Reports | May 14, 2009 22:38

On the increase of the K-factor - Part II

RatingsThe hot debate around the K-factor that was going on last week attracted many interesting responses. Well-known rating experts such as Jeff Sonas, Ken Thompson and Hans Arild Runde all contributed with insightful points. The discussion ended with what Chessbase called Dr. John Nunn’s ‘final installment’ but this is unfortunate because the discussion is just getting interesting!

By Daan Zult

In science, of course, there are no ‘final installments’, but more importantly, in this debate no decisive arguments have yet been provided by either side. I was happy to see that this time, Nunn expressed his ideas more clearly, because his first contribution was somewhat confusing. He reformulated his inaccurate argument concerning the frequency of rating lists. He also explains more clearly why he has problems with an increase in the K-factor and Sonas’ analysis.

A strong argument given by Nunn that concerns Sonas' analysis, is aimed at the fact that Sonas uses a different model to calculate the expected score. Nunn gives the example that it is a linear function instead of a normal probability distribution. Therefore Sonas’ optimal K-value of 24 belongs to a different statistical model altogether. Even though Nunn is completely correct in this respect, I think it’s harsh to conclude that therefore Sonas’ analysis have no relevance. The reason is a bit technical, so bear with me (this is the hardest part), but here’s why.

On a small scale Elo’s formula is almost linear. This is important, because most players who play against each other have a small rating disparity. Therefore, for most games, the expected score based on either Elo’s formula or on a linear function will hardly differ. And so, the fact that the Sonas formula is linear does not explain the fact that he finds a K-factor of 24 to predict results so much better than a K-factor of 10.

White scores better
A second important difference between the Sonas and Elo formulas (not explicitly mentioned by Nunn), is that in Sonas’ model the expected outcome of a game is different for Black and White. This can be understood fairly easily. In the Sonas model, when two players with the same rating compete, the white player has an expected score of 0.541767, instead of the 0.5 in the current model. Sonas' expected score is simply a result from the data of real chess games, where White on average scores 54%. In this case it makes perfect sense to say that Sonas' model provides better predictions, whether the K-factor is 10 or 24, since his model simply uses more information than the current Elo rating model does. Personally, I think the question of whether we want to rate Black and White games differently is more of a political than a statistical choice.

Stats MegaBase + TWIC

Stats of the MegaBase + TWIC (4,171,030 games)
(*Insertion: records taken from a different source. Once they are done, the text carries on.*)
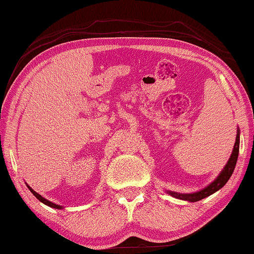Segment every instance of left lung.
I'll return each mask as SVG.
<instances>
[{"label": "left lung", "mask_w": 254, "mask_h": 254, "mask_svg": "<svg viewBox=\"0 0 254 254\" xmlns=\"http://www.w3.org/2000/svg\"><path fill=\"white\" fill-rule=\"evenodd\" d=\"M239 148H240V129L238 127V133H236V140H235V144H234L233 152H231L230 158L228 159L227 164L223 168V170L219 172L218 176L216 177V180L213 182H211L210 185L206 186L205 188L200 189L199 191H194V193H177V191H171V190H166L168 194L171 195V196L176 197V199L180 200H186V201L189 202H195L199 201V200L205 199V197L210 196L216 191H218L222 187H224L225 183L229 181V178L231 175H233L234 169H235L236 161H238V157H239Z\"/></svg>", "instance_id": "8db88e82"}]
</instances>
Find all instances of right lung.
<instances>
[{"label":"right lung","mask_w":254,"mask_h":254,"mask_svg":"<svg viewBox=\"0 0 254 254\" xmlns=\"http://www.w3.org/2000/svg\"><path fill=\"white\" fill-rule=\"evenodd\" d=\"M27 186V185H26ZM27 188L30 189V191H31V193L35 195L36 197H37L38 200H40L41 202H43L44 205H47V206H49V207H53V208H57V210H61V208H64V206H61V205H57V204H54V202H52V201H49V200H47L46 197H43L42 196V195H40L38 193H36L35 190H33V189L31 188V187L30 186H27Z\"/></svg>","instance_id":"add662e5"}]
</instances>
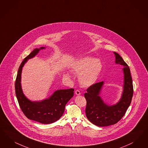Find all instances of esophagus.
I'll list each match as a JSON object with an SVG mask.
<instances>
[{
  "instance_id": "obj_1",
  "label": "esophagus",
  "mask_w": 148,
  "mask_h": 148,
  "mask_svg": "<svg viewBox=\"0 0 148 148\" xmlns=\"http://www.w3.org/2000/svg\"><path fill=\"white\" fill-rule=\"evenodd\" d=\"M75 94H76L77 95H81V92L78 90H76L75 91Z\"/></svg>"
}]
</instances>
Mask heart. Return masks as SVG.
Wrapping results in <instances>:
<instances>
[{
    "mask_svg": "<svg viewBox=\"0 0 148 148\" xmlns=\"http://www.w3.org/2000/svg\"><path fill=\"white\" fill-rule=\"evenodd\" d=\"M102 63L99 59L81 58L76 60L72 66V70L79 74L78 81L81 85L88 88L95 83L102 70ZM65 77L69 78L68 73Z\"/></svg>",
    "mask_w": 148,
    "mask_h": 148,
    "instance_id": "1",
    "label": "heart"
}]
</instances>
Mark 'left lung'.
<instances>
[{"instance_id":"8db88e82","label":"left lung","mask_w":148,"mask_h":148,"mask_svg":"<svg viewBox=\"0 0 148 148\" xmlns=\"http://www.w3.org/2000/svg\"><path fill=\"white\" fill-rule=\"evenodd\" d=\"M114 54L116 64L123 66L124 85L119 101L114 105H108L101 97V91L104 84L102 81L88 88L84 97L86 100V116L91 123L97 126L103 127L117 123L125 114L131 104L134 88L130 70L127 64L118 53Z\"/></svg>"}]
</instances>
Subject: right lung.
Instances as JSON below:
<instances>
[{"instance_id":"right-lung-1","label":"right lung","mask_w":148,"mask_h":148,"mask_svg":"<svg viewBox=\"0 0 148 148\" xmlns=\"http://www.w3.org/2000/svg\"><path fill=\"white\" fill-rule=\"evenodd\" d=\"M45 48L41 47L34 49L22 62L15 82V91L21 109L29 119L41 124H48L53 123L61 118L64 112L65 105L73 96L74 89L71 88L57 90L49 97L38 101L29 100L25 96L21 86L23 67L28 59L35 57L40 50Z\"/></svg>"}]
</instances>
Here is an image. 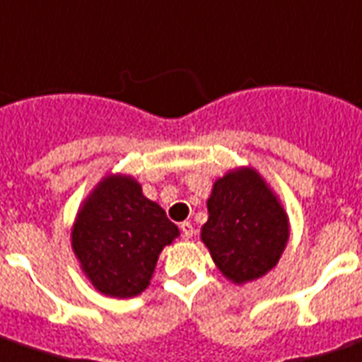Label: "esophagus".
<instances>
[{"label": "esophagus", "instance_id": "obj_1", "mask_svg": "<svg viewBox=\"0 0 362 362\" xmlns=\"http://www.w3.org/2000/svg\"><path fill=\"white\" fill-rule=\"evenodd\" d=\"M180 230H182V235L186 237V239H192V237L195 235V230H193L192 222H182Z\"/></svg>", "mask_w": 362, "mask_h": 362}]
</instances>
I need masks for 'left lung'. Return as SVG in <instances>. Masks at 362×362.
<instances>
[{"mask_svg": "<svg viewBox=\"0 0 362 362\" xmlns=\"http://www.w3.org/2000/svg\"><path fill=\"white\" fill-rule=\"evenodd\" d=\"M206 209L201 239L222 275L243 285L277 266L291 235L288 216L255 169L243 167L218 178Z\"/></svg>", "mask_w": 362, "mask_h": 362, "instance_id": "obj_1", "label": "left lung"}]
</instances>
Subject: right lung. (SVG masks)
I'll return each mask as SVG.
<instances>
[{"label":"right lung","instance_id":"obj_1","mask_svg":"<svg viewBox=\"0 0 362 362\" xmlns=\"http://www.w3.org/2000/svg\"><path fill=\"white\" fill-rule=\"evenodd\" d=\"M178 235V228L132 176L110 175L83 201L71 228V248L100 294L132 298L148 288L163 247Z\"/></svg>","mask_w":362,"mask_h":362}]
</instances>
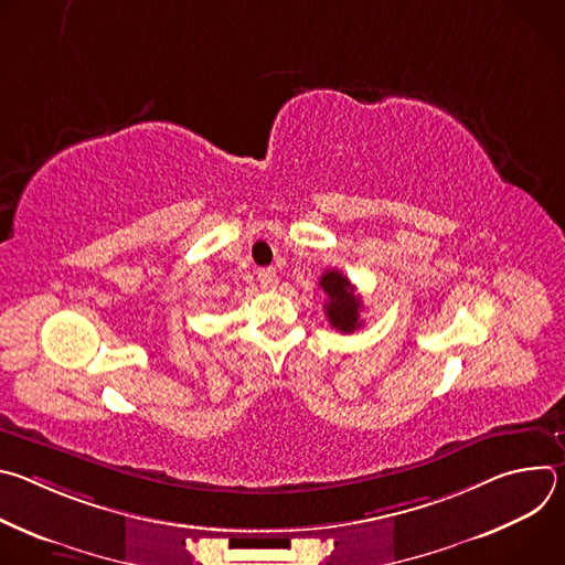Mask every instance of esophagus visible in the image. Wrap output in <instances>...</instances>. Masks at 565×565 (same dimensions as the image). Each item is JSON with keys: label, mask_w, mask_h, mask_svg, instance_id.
I'll return each mask as SVG.
<instances>
[{"label": "esophagus", "mask_w": 565, "mask_h": 565, "mask_svg": "<svg viewBox=\"0 0 565 565\" xmlns=\"http://www.w3.org/2000/svg\"><path fill=\"white\" fill-rule=\"evenodd\" d=\"M259 281H262L264 286H273V284L277 281V270H275V268H262V270H259Z\"/></svg>", "instance_id": "obj_1"}]
</instances>
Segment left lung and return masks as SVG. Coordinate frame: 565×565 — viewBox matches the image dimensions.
Listing matches in <instances>:
<instances>
[{
    "mask_svg": "<svg viewBox=\"0 0 565 565\" xmlns=\"http://www.w3.org/2000/svg\"><path fill=\"white\" fill-rule=\"evenodd\" d=\"M319 288L327 292V317L331 327L340 333H353L362 327L360 310L362 299L355 295V286L340 270H327L319 277Z\"/></svg>",
    "mask_w": 565,
    "mask_h": 565,
    "instance_id": "left-lung-1",
    "label": "left lung"
}]
</instances>
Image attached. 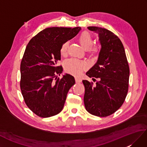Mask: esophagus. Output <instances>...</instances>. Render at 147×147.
I'll return each instance as SVG.
<instances>
[{"instance_id": "obj_1", "label": "esophagus", "mask_w": 147, "mask_h": 147, "mask_svg": "<svg viewBox=\"0 0 147 147\" xmlns=\"http://www.w3.org/2000/svg\"><path fill=\"white\" fill-rule=\"evenodd\" d=\"M75 81H76V83H78L82 82V79H81V78H75Z\"/></svg>"}]
</instances>
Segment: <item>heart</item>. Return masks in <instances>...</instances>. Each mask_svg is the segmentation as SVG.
<instances>
[{
	"label": "heart",
	"mask_w": 147,
	"mask_h": 147,
	"mask_svg": "<svg viewBox=\"0 0 147 147\" xmlns=\"http://www.w3.org/2000/svg\"><path fill=\"white\" fill-rule=\"evenodd\" d=\"M79 42L83 49L86 50L87 53L91 58H96L100 52V47L98 44H93V39L91 34L87 32L82 33L78 38ZM69 42L65 41L62 43L60 53L62 56L67 54ZM64 69L66 73L74 76H80L83 71L87 68L85 62L79 61L76 59H70L64 62Z\"/></svg>",
	"instance_id": "1"
}]
</instances>
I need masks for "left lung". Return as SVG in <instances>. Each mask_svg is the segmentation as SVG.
Instances as JSON below:
<instances>
[{"mask_svg": "<svg viewBox=\"0 0 147 147\" xmlns=\"http://www.w3.org/2000/svg\"><path fill=\"white\" fill-rule=\"evenodd\" d=\"M88 28L98 33L102 48L96 63L86 73L99 80L95 85L83 80L85 88L84 104L90 114L107 117L117 111L125 100L129 67L124 46L117 35L102 28Z\"/></svg>", "mask_w": 147, "mask_h": 147, "instance_id": "1", "label": "left lung"}]
</instances>
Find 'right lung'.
<instances>
[{
	"mask_svg": "<svg viewBox=\"0 0 147 147\" xmlns=\"http://www.w3.org/2000/svg\"><path fill=\"white\" fill-rule=\"evenodd\" d=\"M80 27H52L39 32L30 40L20 65V88L24 102L41 117L54 116L63 109L74 77L62 72L60 49L62 43L75 36Z\"/></svg>",
	"mask_w": 147,
	"mask_h": 147,
	"instance_id": "obj_1",
	"label": "right lung"
}]
</instances>
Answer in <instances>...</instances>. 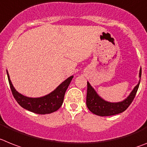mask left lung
Masks as SVG:
<instances>
[{
    "mask_svg": "<svg viewBox=\"0 0 147 147\" xmlns=\"http://www.w3.org/2000/svg\"><path fill=\"white\" fill-rule=\"evenodd\" d=\"M141 77V68L139 71V80L138 83L131 91L129 95L125 100L120 102H111L106 101L102 99L100 95L96 93L94 88L91 86V84L87 82V96H86V105L87 107L93 114L98 116H111L123 112L129 106L131 102L133 101L136 94Z\"/></svg>",
    "mask_w": 147,
    "mask_h": 147,
    "instance_id": "8db88e82",
    "label": "left lung"
}]
</instances>
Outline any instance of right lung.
Segmentation results:
<instances>
[{
  "instance_id": "1",
  "label": "right lung",
  "mask_w": 147,
  "mask_h": 147,
  "mask_svg": "<svg viewBox=\"0 0 147 147\" xmlns=\"http://www.w3.org/2000/svg\"><path fill=\"white\" fill-rule=\"evenodd\" d=\"M9 83L14 98L20 106L25 109L39 115L51 114L57 111L63 103L66 90L71 83L74 76H71L61 82L54 91L41 97H29L18 92L11 82L8 71H7Z\"/></svg>"
}]
</instances>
The two points I addressed above, concerning the linearity and difference in expected score between Black and White, are basically about the expected outcome of one game between two players with a certain rating difference. Both Elo’s and Sonas' formula provide us with an expected score over one game. However, we should bear in mind that the K-factor is not related to the expected outcome of a game, but to the underlying dynamics in chess skill. In that respect there isn’t a big difference between Sonas' and Elo’s formula, since they both provide a number for the expected outcome of a game, and do not directly affect the dynamics. In that respect, the difference between Elo’s and Sonas' formula cannot fully explain the fact that under Sonas' formula the (much more dynamic) K=24 predicts results so much better than K=10. I therefore consider it very likely that when we use Elo’s formula and try to find the optimal K-factor, than it quite likely is larger than 10.

nunn

GM John Nunn

Cheating argument
Wrapping up all of Nunn’s arguments, he further writes that he considers the ‘cheating argument’ his most important contribution to the discussion about raising the K-factor. Nunn states that cheating becomes easier and more attractive with an increased K-factor. This is true, of course, because with a higher K-factor, you can simply win more points by cheating! At the same time, I can’t help wondering that if this is such a strong argument not to raise the K-factor, then why not decrease the K-factor? Moreover, it does not counter Macieja’s argument that by increasing the number of rating lists it becomes harder to gain rating, thereby already making it less attractive to cheat.

Also, a legitimate question is whether we should use ratings to fight cheaters at all. Originally, cheating was not part of rating considerations, and I personally think this should remain that way. Since no rating/ranking system in the world is able to avoid cheating, it is strange to have it affect the accuracy of the rating model. In my opinion this is the job of respective governing bodies, not the job of the rating system.

Ken Thompson
This brings us to the other reactions on the Chessbase website. Another famous contributor to the debate, computer expert Ken Thompson, also opposes an increase of the K-factor. He states that the only reason to increase the K-factor is to allow ratings of rising stars to increase faster. This makes sense under the presumption that a chess player has some sort of ‘true chess skill’ that does not differ between one week and the next, whereas it might suddenly change within a short period of time, only to become stable again.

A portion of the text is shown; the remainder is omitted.